施主 角田祐介氏(福島県只見町)
施工 (株)米住建設(山形県米沢市)
着工 平成20年8月~竣工 同年9月末
工事内容 全面断熱改修
総工費 約1300万円 2008.4.19
はじめに
>断熱改修に挑んだ若者奮闘記(前編)
昭和40年と50年の前半に私は福島暮らしの経験があるので、只見町の冬がどんなものかおおよそは知っている。ある真冬、磐越西線の凍てついた車窓から見えた雪景色は関東生まれの私にとって異様なものだった。雪の中に立つ電柱は半分の長さしかないし、裸木は幹が雪に埋もれ、枝だけが雪にあえぐように首を出していた。雪原の向こうには屋根しか見えない家々が並んでいた。それはまだ只見の入り口会津だった。だから、この人から只見で家を断熱改修したいというメールを受けたとき、私はすぐに何とかしてやりたいと思った。そしてメールのやりとりをして行く中、その明晰な一言一句に惹かれこの人はどんな人なのか、そんな興味も持った。そして、その人が28歳の若者だと知ったとき、私は何としても実現させてやりたいと強く思った。マグレポート42号断熱改修編第15回はちょっと趣向を変えて、彼からもらったメールを時系列で紹介することにした。読者が断熱改修の技術とは別質の、しかし、何か大切なものを感じ取ってくれることを期待して。
2009.2.筆者(新住協理事 会沢
初めてメールいたします。
こちら福島県只見町在住の、角田祐介(つのだゆうすけ)というものです。
町の教育委員会に勤務しております。昭和60年頃に建築した住宅の改修を考えています。土地柄、日本有数の豪雪地帯であること、また外気温が低いこと、和のデザインに優れているものに考慮した改修をしたいと思っていたところ、こちらのサイトにたどり着きました。

表示項目:
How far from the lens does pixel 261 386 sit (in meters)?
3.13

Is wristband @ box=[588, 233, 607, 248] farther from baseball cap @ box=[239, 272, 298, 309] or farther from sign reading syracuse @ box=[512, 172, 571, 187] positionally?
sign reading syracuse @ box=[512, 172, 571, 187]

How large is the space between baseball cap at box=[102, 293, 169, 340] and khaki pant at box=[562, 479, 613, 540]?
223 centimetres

==

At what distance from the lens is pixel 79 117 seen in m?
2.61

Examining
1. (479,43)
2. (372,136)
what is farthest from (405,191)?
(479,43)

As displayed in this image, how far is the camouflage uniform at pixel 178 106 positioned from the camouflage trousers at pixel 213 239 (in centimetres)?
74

--

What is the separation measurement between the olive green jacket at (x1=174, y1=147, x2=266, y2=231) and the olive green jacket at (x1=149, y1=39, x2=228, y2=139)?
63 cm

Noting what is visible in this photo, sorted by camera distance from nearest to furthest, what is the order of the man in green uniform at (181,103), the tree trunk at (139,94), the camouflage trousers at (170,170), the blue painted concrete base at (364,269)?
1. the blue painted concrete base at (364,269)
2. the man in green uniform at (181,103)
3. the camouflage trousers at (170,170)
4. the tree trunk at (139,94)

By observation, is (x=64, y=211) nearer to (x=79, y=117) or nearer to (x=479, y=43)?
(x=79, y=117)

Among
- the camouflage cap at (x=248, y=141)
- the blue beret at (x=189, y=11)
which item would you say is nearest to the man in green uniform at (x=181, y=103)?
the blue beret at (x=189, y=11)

作業内容: 只見町の住宅の断熱改修を扱った文章を、最後に示された文の後から書き継いでください。

回答:
実は新住協の会員でもある福島県いわき市の「豊田設計事務所」の豊田所長が、以前に只見町の学校新改築を手掛けている実績がありましたので、少し相談させていただいていました。
しかし断熱リフォームは、きちんと施工出来るかどうがカギであり、現場で何が起こるか予測不能な改修工事の監理には、瞬発力が要求されるので、距離が離れすぎているという理由で(いわき市から片道約4時間)、当然ですが、やんわり断られてしまいました。
出来れば同じ会津近隣地区に、断熱に精通した方がいらっしゃるといいなぁと思っておりますが、宣伝がヘタなのか、本当にいないのか分かりませんが、ネット上からは検索できませんでした。
私の住む只見町では残念なことに、住宅展示場のキレイな設備に心を躍らされるのか、ハウスメーカーの物件が増えてきました。建て主は満足していますが、『断熱性能は良くない』と思われる家が多いです。
3mも積もる豪雪、身も凍る寒さに耐え忍んできた地域なので設備が新しいと暖かく感じるのかもしれません。
私は、豊田さんが邑建築事務所時代に設計した学校や、寮の暖かさを感じているので、あの快適感が忘れられません。
私が断熱改修することで、近所の方や友人が、断熱の重要性、快適性を感じてもらえれば、この地域でもそういった家が増えるかなあと思います。
よい設計監理、施工で断熱改修を成功させたいと思っておりますので、何かアドバイスをいただけると幸いです。よろしくお願いいたします。
2008.4.27
お忙しいところ、いつもアドバイスくださいましてありがとうございます。ぼんやりですが、断熱リフォームのイメージができてきました。断熱リフォームを成功させるためには、クリアしなければならないハードルが多いですが、何とかここ『奥会津只見』で、住み心地の良い家をつくりたいので、後ともアドバイスくださいますようお願いいたします.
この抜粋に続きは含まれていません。